> _PROBLEMS TO SOLVE_
(1) For each statement below, say whether it agrees with the Pulkovo falcons article, answering yes or no and quoting the deciding words of the article. (a) The airport operator brought in the falcons this summer. (b) The 1960 Eastern Airlines crash killed 24 people. (c) Most bird strikes happen at high altitude.
(2) Reproduce word for word the portion of the Pulkovo falcons article between "But some birds" and "and take-off routes.", inclusive.

> _EXTRACTED TEXT_
..........

Mid-air collisions of planes with birds often have fatal consequences. A bird hitting the engine or other important mechanism can have a serious effect on a plane’s ability to fly.

But some birds can be friends.

At St. Petersburg's Pulkovo airport those friends are the four falcons "hired" by the airport operator this summer to guard the runways from other birds.

When the falcons rise into the sky over the airport, they act as red traffic lights to all those seagulls, crows and ducks that dare to fly near the landing and take-off routes.

Every year Pulkovo airport has incidents in which planes landing or taking off ram into birds flying above the airfield," said Andrei Sokolov, head of Pulkovo's ornithology service. "Everything we tried previously to counter this produced little result."

The airplane industry estimates at least 350 people have been killed as a result of bird strikes since the dawn of aviation. The problem is growing worse because of increasing numbers of birds and planes.

The deadliest bird-plane collision was in 1960, when an Eastern Airlines jet struck a flock of starlings and crashed into Boston Harbor, killing 62 people.

In 1995, an Air Force plane crashed in Alaska, killing 24 crewmen, after geese were sucked into one of the plane's engines.

Most bird strikes occur at low altitude during the most dangerous time of any flight, the take-off or landing.

..........

[Scene-based reasoning records]
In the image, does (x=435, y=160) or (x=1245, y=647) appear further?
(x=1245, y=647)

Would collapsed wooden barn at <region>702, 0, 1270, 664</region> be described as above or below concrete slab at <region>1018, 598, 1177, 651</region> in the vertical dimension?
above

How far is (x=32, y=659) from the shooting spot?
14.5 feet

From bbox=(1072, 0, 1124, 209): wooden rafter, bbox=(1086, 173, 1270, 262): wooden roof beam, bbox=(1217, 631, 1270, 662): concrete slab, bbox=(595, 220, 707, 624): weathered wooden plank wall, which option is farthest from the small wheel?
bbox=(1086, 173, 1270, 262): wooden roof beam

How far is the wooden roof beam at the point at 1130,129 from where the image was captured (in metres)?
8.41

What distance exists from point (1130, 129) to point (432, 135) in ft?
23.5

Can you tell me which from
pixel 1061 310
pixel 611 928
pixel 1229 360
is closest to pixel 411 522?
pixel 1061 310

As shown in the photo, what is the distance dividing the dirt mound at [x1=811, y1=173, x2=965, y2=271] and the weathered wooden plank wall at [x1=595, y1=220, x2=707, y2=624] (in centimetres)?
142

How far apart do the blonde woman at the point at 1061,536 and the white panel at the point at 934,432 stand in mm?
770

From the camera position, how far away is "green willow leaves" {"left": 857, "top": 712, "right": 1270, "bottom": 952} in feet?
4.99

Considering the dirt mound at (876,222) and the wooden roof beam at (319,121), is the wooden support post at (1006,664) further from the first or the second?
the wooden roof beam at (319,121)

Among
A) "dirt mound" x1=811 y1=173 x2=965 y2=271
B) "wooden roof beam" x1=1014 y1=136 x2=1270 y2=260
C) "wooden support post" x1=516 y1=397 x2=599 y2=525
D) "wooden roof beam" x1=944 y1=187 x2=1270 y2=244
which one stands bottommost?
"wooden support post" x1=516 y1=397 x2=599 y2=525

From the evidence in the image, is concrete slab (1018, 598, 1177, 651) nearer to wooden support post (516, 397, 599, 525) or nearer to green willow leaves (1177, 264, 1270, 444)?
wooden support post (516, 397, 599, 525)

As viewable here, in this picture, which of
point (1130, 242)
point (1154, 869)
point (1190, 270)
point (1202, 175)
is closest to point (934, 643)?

..........

> _ANSWERS TO THE PROBLEMS_
(1)
(a) Yes: "by the airport operator this summer to guard the runways from other birds"
(b) No: "crashed into Boston Harbor, killing 62 people"
(c) No: "Most bird strikes occur at low altitude during the most dangerous time of any flight, the take-off or landing"

(2)
But some birds can be friends.

At St. Petersburg's Pulkovo airport those friends are the four falcons "hired" by the airport operator this summer to guard the runways from other birds.

When the falcons rise into the sky over the airport, they act as red traffic lights to all those seagulls, crows and ducks that dare to fly near the landing and take-off routes.